Dataset excerpts:

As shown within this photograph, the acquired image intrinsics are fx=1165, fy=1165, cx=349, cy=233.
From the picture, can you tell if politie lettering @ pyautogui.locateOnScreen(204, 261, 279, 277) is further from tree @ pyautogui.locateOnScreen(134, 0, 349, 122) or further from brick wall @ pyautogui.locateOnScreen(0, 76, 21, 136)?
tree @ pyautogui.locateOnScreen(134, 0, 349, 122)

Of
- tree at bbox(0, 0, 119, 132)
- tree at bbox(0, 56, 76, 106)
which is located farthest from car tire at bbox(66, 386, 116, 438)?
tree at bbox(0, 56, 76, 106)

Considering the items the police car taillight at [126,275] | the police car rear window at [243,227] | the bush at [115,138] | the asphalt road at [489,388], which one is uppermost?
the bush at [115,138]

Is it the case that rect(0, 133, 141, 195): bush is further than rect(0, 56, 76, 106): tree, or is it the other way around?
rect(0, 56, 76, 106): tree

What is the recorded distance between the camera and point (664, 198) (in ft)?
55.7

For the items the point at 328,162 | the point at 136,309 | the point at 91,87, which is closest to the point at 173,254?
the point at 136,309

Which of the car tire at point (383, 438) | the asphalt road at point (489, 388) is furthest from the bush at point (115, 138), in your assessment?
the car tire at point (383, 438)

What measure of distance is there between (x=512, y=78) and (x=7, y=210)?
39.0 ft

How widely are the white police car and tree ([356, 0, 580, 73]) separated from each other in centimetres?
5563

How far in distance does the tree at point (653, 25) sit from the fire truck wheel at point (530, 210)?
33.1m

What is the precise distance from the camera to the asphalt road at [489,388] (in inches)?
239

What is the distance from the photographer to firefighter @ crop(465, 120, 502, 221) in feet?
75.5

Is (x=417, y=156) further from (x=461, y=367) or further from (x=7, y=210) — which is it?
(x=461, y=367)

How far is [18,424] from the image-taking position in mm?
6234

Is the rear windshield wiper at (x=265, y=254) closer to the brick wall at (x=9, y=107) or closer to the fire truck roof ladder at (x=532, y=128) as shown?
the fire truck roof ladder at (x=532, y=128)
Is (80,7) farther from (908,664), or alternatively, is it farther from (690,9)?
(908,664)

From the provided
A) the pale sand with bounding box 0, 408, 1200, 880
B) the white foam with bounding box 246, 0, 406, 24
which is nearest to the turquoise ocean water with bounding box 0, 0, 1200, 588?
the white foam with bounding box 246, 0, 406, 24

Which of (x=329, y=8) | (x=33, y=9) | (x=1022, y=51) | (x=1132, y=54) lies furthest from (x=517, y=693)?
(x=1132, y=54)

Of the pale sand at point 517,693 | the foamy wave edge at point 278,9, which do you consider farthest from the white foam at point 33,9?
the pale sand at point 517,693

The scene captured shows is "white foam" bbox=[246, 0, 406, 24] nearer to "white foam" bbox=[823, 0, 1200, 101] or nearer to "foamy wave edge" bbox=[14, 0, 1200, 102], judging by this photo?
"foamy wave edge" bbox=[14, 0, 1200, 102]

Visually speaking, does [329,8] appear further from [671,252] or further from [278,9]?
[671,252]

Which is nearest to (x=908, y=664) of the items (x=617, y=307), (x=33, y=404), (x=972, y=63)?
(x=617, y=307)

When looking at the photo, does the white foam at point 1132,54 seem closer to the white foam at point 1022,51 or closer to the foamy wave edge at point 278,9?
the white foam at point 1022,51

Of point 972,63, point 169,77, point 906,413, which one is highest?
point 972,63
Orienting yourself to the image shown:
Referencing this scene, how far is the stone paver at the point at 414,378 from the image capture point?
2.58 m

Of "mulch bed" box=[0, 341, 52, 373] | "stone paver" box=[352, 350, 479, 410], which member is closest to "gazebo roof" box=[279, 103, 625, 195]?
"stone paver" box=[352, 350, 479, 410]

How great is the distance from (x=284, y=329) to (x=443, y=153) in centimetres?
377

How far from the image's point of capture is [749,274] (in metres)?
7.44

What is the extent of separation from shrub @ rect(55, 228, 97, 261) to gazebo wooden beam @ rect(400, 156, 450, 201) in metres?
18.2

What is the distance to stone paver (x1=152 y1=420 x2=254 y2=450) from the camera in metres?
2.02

The request: Beginning at the line that holds "Which of (x=329, y=8)", write out word for word each line through the end of the records.

Task response:
Which of (x=329, y=8) | (x=33, y=9) | (x=1022, y=51) | (x=1132, y=54) lies furthest from (x=517, y=693)?
(x=1132, y=54)

Of the pale sand at point 517,693 | the foamy wave edge at point 278,9, which do you consider farthest from the white foam at point 33,9?
the pale sand at point 517,693

The scene captured shows is "white foam" bbox=[246, 0, 406, 24] nearer to "white foam" bbox=[823, 0, 1200, 101] or nearer to "foamy wave edge" bbox=[14, 0, 1200, 102], judging by this photo?
"foamy wave edge" bbox=[14, 0, 1200, 102]

Visually speaking, does [329,8] appear further from [671,252] or further from [278,9]?
[671,252]

Which is nearest to (x=908, y=664) of the items (x=617, y=307), (x=33, y=404), (x=972, y=63)?
(x=617, y=307)

When looking at the photo, does the white foam at point 1132,54 seem closer to the white foam at point 1022,51 or closer to the foamy wave edge at point 278,9?
the white foam at point 1022,51

Of point 972,63, point 169,77, point 906,413, which one is highest?
point 972,63
Orienting yourself to the image shown:
Referencing this scene, how far is the stone paver at the point at 414,378 from the image capture point?
2.58 m

Of "mulch bed" box=[0, 341, 52, 373] | "stone paver" box=[352, 350, 479, 410], which member is closest to "gazebo roof" box=[279, 103, 625, 195]?
"stone paver" box=[352, 350, 479, 410]

How great is the distance from (x=284, y=329) to (x=443, y=153) in centimetres?
377

How far from the image's point of capture is [749,274] (in metres)?
7.44

What is the extent of separation from shrub @ rect(55, 228, 97, 261) to gazebo wooden beam @ rect(400, 156, 450, 201) in metres?
18.2

What is the distance to stone paver (x1=152 y1=420 x2=254 y2=450) from the camera in metres?
2.02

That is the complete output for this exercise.